Quick Start Full No CA mode

This page describes how to use Easy-TLS to build complete Server and Client Inline files using No-CA mode.

Note:

• It is recommanded, although not essential, that the following procedure is done on your OpenVPN Server.
  Otherwise, you will have to transfer these files to your server in order to use them.
  However, if you use a router to run your Openvpn Server then you can run this on any other machine instead,
  including Linux or Windows, and upload the files to your router when you are finished.
  

Download and install

1. Download and install Easy-TLS

Use Easy-TLS in Full No-CA mode

2. Initialise Easy-TLS in No-CA mode: ./easytls init no-ca
   

Create all your required self-signed certificates and keys

3. Create your self-signed Server X509 certificate: ./easytls sss server
   Instead of server use your own name.
   
4. Create your self-signed Client X509 certificate: ./easytls ssc alice
   Instead of alice use your client name.
   
5. Create your self-signed Client X509 certificate: ./easytls ssc bob
   Instead of bob use your client name.
   
6. Create all of your client certificates and keys.

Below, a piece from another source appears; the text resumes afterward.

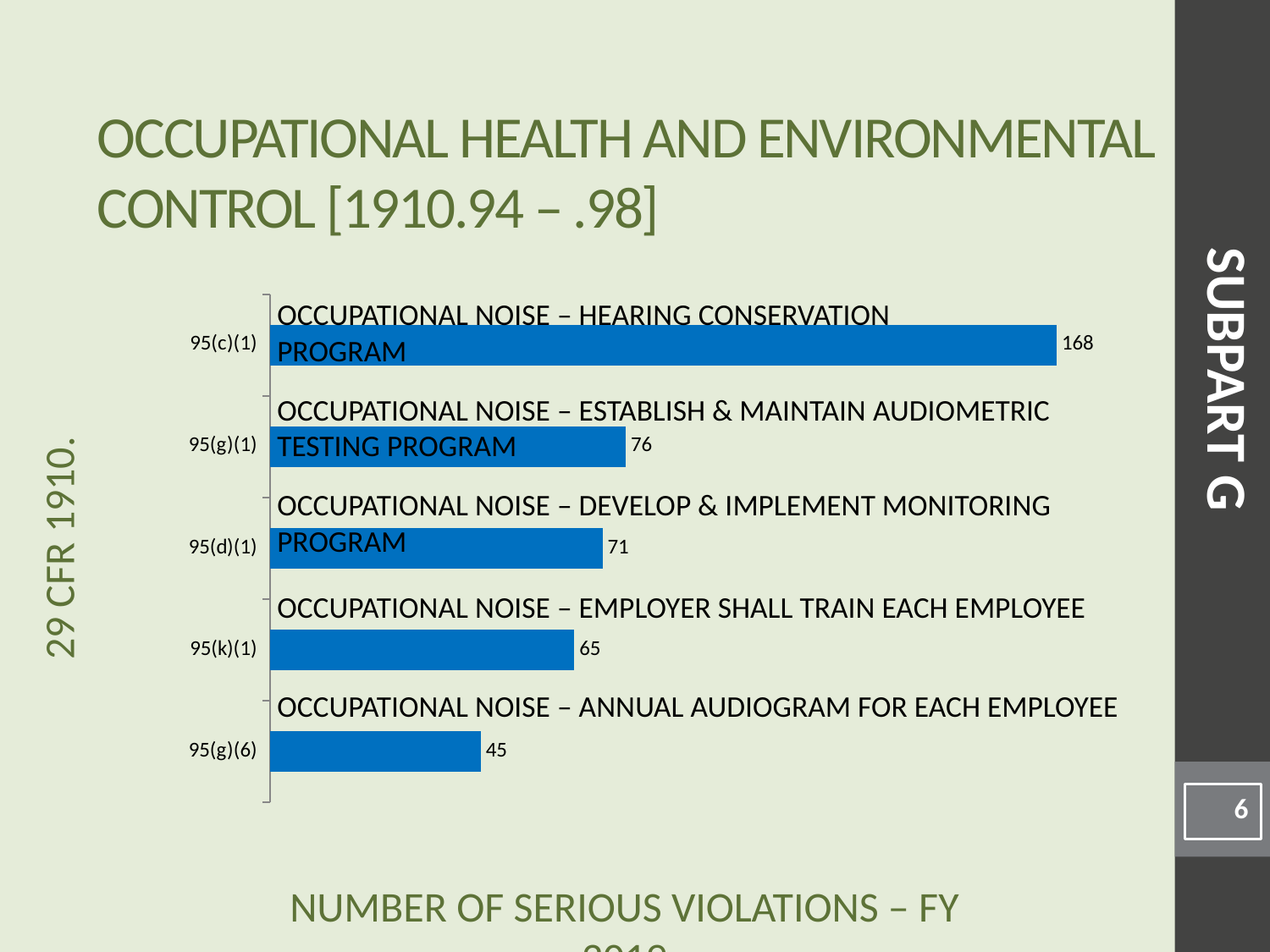
What kind of chart is shown on the slide? Bar chart What is the difference between the values for 95(c)(1) and 95(g)(1)? 92 What is the difference between the values for 95(d)(1) and 95(k)(1)? 6 What is the number of serious violations for 95(d)(1)? 71 How many categories are shown in the chart? 5 Which has more serious violations, 95(k)(1) or 95(g)(6)? 95(k)(1) What is the number of serious violations for 95(g)(6)? 45 Which category has the highest number of serious violations? 95(c)(1) What is the number of serious violations for 95(c)(1)? 168 Which category has the lowest number of serious violations? 95(g)(6) What is the number of serious violations for 95(k)(1)? 65 What is the number of serious violations for 95(g)(1)? 76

Create your preferred TLS keys and inline files

TLS-Auth:

https://github.com/TinCanTech/easy-tls/wiki/build-and-inline-tls-auth

TLS-Crypt:

https://github.com/TinCanTech/easy-tls/wiki/build-and-inline-tls-crypt

TLS-Crypt-V2:

https://github.com/TinCanTech/easy-tls/wiki/build-and-inline-tls-crypt-v2

Sending the inline files to your Clients

The inline files contain private data which must be shared over a secure channel, such as scp.
Do not send any files to your clients over an insecure channel, such as email.